→ **What the task requires**
Could you copy the text of every record below word for word, leaving the pictures out?

→ **Dataset excerpts**
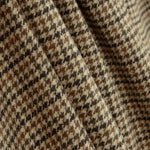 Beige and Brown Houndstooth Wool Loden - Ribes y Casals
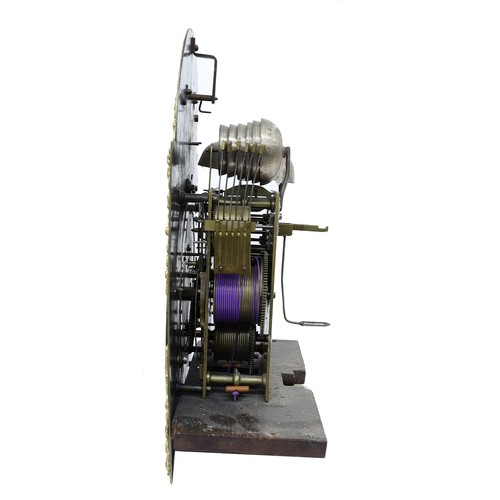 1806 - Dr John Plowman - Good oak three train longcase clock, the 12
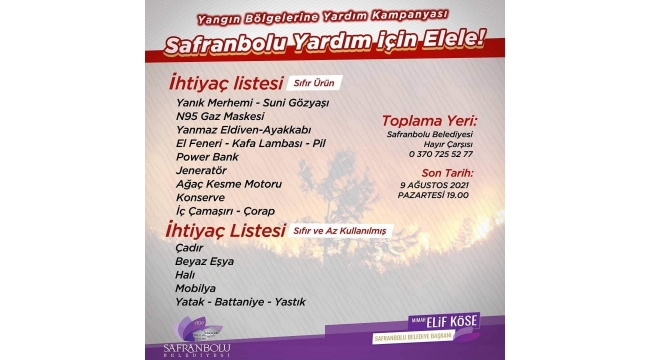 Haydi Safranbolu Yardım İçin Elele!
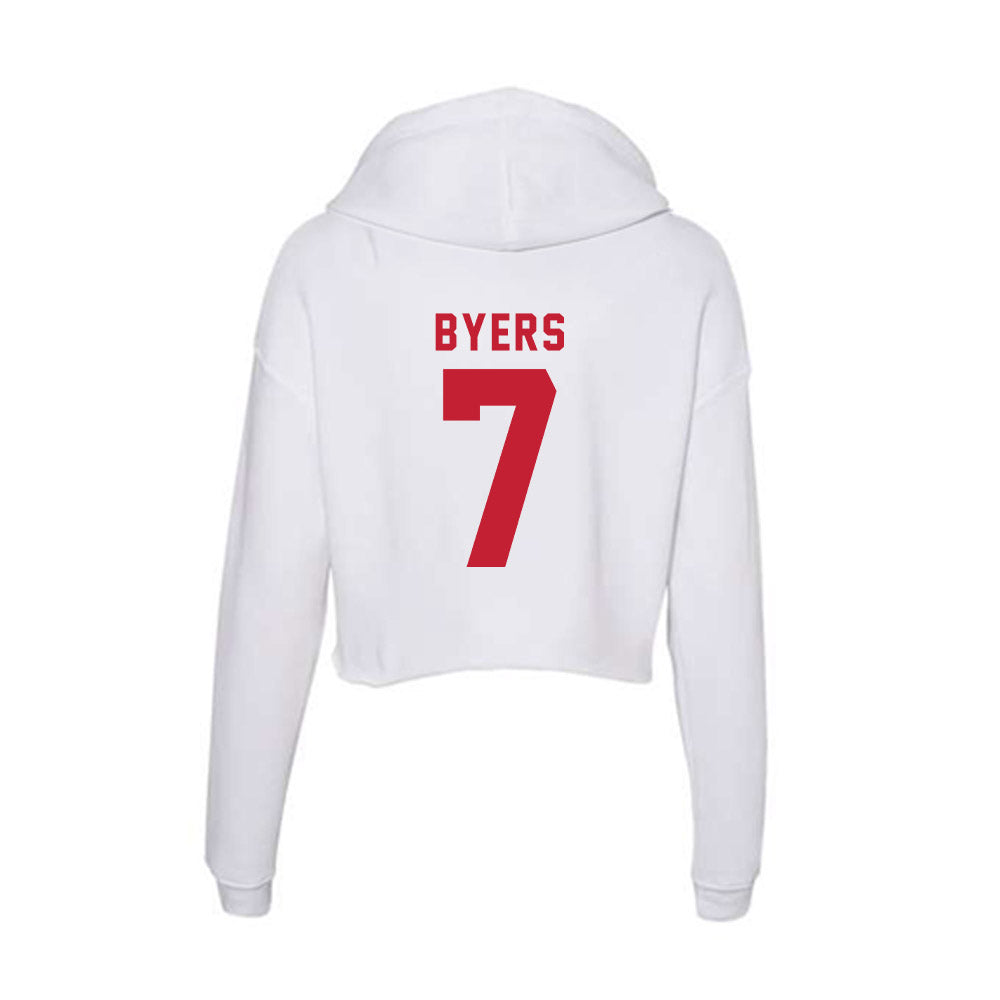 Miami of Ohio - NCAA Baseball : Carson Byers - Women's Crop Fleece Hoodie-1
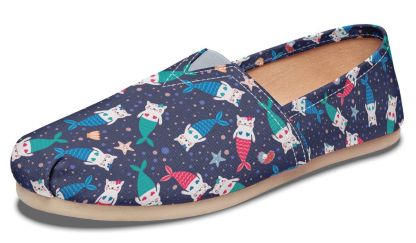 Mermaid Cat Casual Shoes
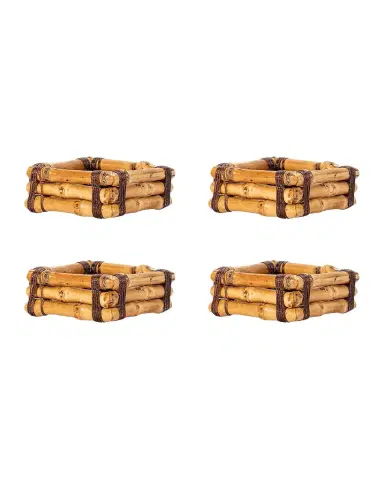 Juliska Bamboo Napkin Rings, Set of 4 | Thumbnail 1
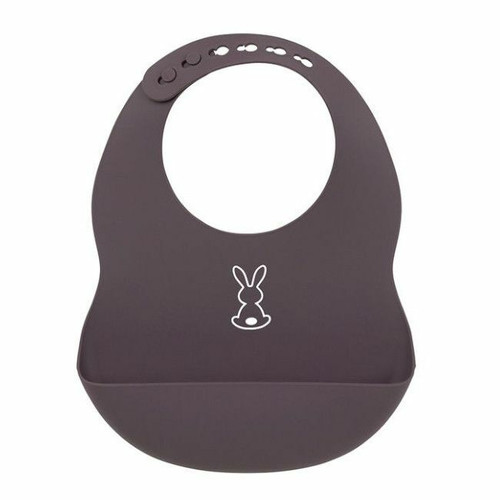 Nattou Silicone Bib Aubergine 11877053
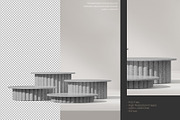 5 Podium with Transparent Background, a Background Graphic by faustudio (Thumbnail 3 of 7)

→ **Solution**
 Beige and Brown Houndstooth Wool Loden - Ribes y Casals
 1806 - Dr John Plowman - Good oak three train longcase clock, the 12
 Haydi Safranbolu Yardım İçin Elele!
 Miami of Ohio - NCAA Baseball : Carson Byers - Women's Crop Fleece Hoodie-1
 Mermaid Cat Casual Shoes
 Juliska Bamboo Napkin Rings, Set of 4 | Thumbnail 1
 Nattou Silicone Bib Aubergine 11877053
 5 Podium with Transparent Background, a Background Graphic by faustudio (Thumbnail 3 of 7)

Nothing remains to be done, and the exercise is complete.